Barry Clifford: Requiem For A Middleweight- Sean Mannion

In a sport of true champions there is one other boxer perhaps lost in the shuffle of what that means and that is Sean Mannion.


He was based in Boston and in the ring when Hagler, Leonard, Duran and Hearns were in there too and at their peak. He did not fight this fabulous four but fought their equal in Mike Mc Callum who was then the world middleweight champion in 1984. To get that shot he first faced E-Choi- Beck, who was then 26-0 with all his wins coming by knockout but Mannion gave him his first loss. Yet, Beck survived for another day and many more days after that with a total of 47 fights and 43 knockouts and never gave Mannion another chance to blemish his record a second time. Because of Sean’s win it was on at last between him and Mc Callum.

Mannion climbed into the ring prepared as he ever was going to be despite a cut eye in training that required seven stitches. Mc Callum climbed in too with a world title on the line and that same world pressing down hard on his shoulders: his girlfriend and mother of their child had died only 12 weeks before while he was preparing for this fight.

The fight in the end was a shutout for Mc Callum for Sean never got that close but no dignity was lost either. It showed that Sean could and mix it up with the best, the very best. I watched it live as it happened and became hoarse from shouting and expectation hoping against the odds that Sean would do it. He won in every other way: his courage, tenacity, and humbleness were all on display for the world to see. Someone up there liked him and down here too. But his biggest battles were yet to be fought and all outside the ring.

Sean was in constant struggle with bad management where he would earn more labouring on a building site than from the ring. Unscrupulously, promoters and middle-men, more wise to the commerce of dishonesty, made sure Sean stayed there for any chances or money from fame was soon parted from  any would be fortune. Sean began to drink more in despair consigned to the Boston Irish bars and stories of the ‘almost were champions’ and there was not to be much money either to be made from losing.

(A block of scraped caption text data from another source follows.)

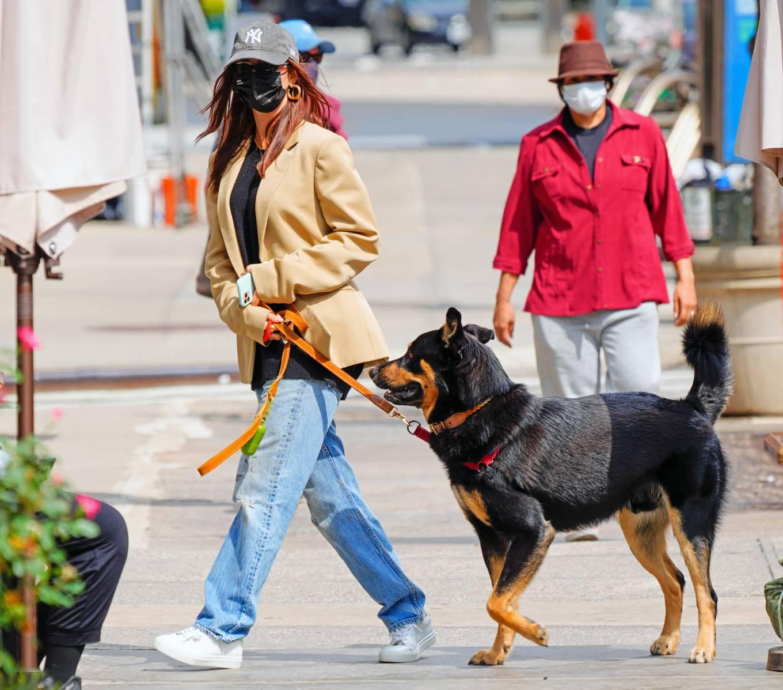 Emily Ratajkowski 2020 : Emily Ratajkowski – Out with her dog in New York-01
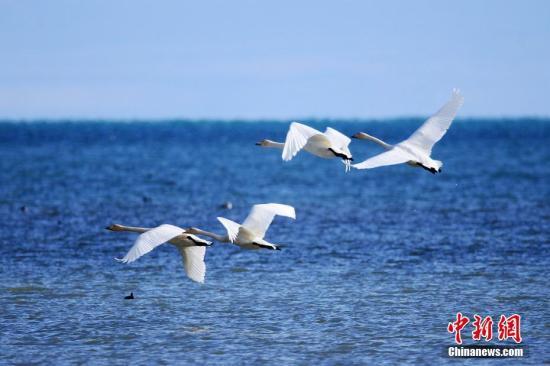 资料图:迁来青海湖越冬的大天鹅。 杨涛 摄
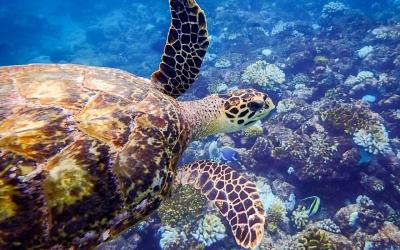 Maldivian Sea Turtle Updates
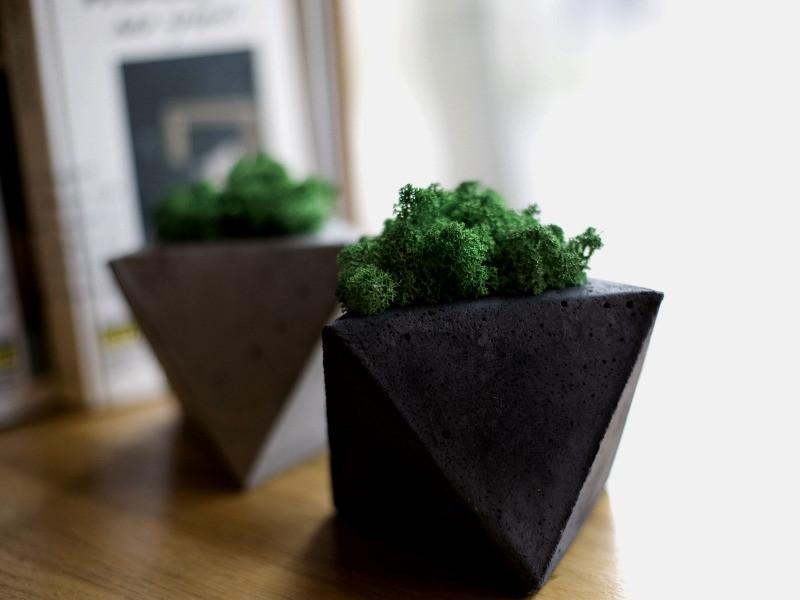 стабилизированный мох в горшке купить киев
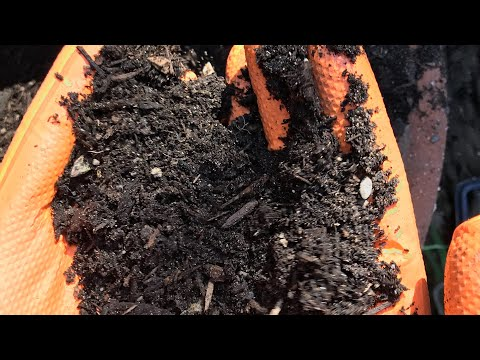 Making Compost Soil with Kitchen waste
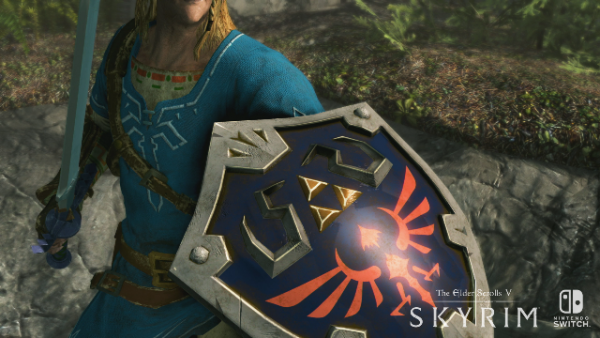 SkyrimSwitch_Shield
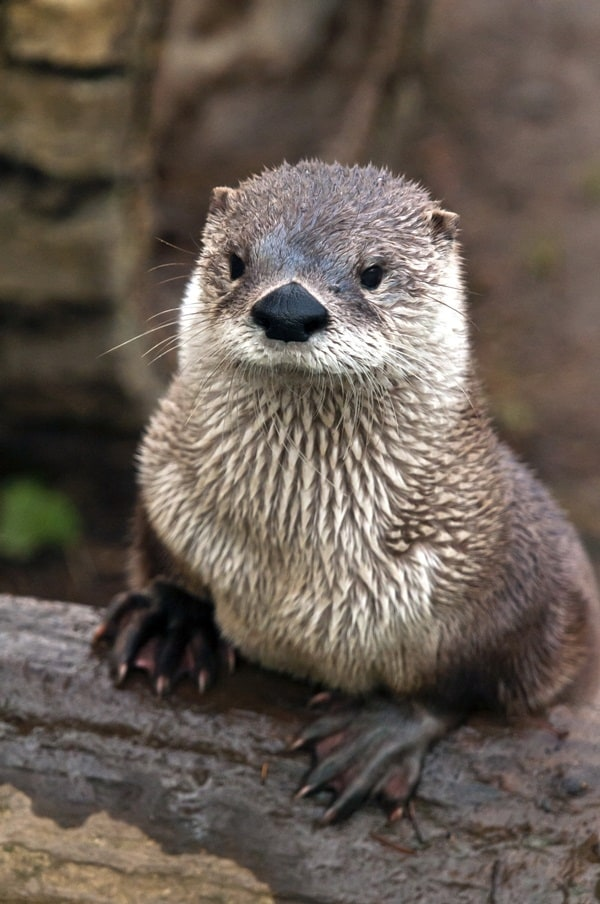 40 Cute Otter Pictures 25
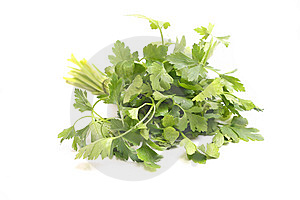 Parsley Royalty Free Stock Image - Image: 8950486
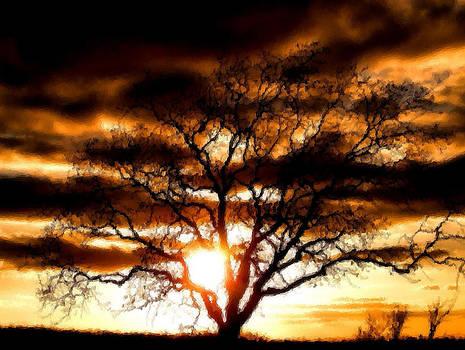 Karen Scovill - Lonley Tree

No wresting matches came along, no fighting with doped up aging bears at the circus, and no free drinks unless it was a story they had not heard before or did not mind hearing again of what might have been. In the end the only story left to be told was that Sean returned to his native and beloved Rosmuc in Connemara.

Sean is still there and still in the business of fighting and never giving up on his dreams. In this part of the country Sean put Rosmuc on the map when even people living in Galway city did not know where it was and that map is still being redrawn by him today.

Sean trains another generation from Rosmuc and afar, encouraging them and giving them the wisdom about the road that they have yet to travel. A road he knows well. If there was ever a song that needed to be sung or a requiem to a middleweight yet to be written, surely it need to be about Sean Mannion, one the greats among fighters where even losing made him a winner, and gave power to the trying of it all.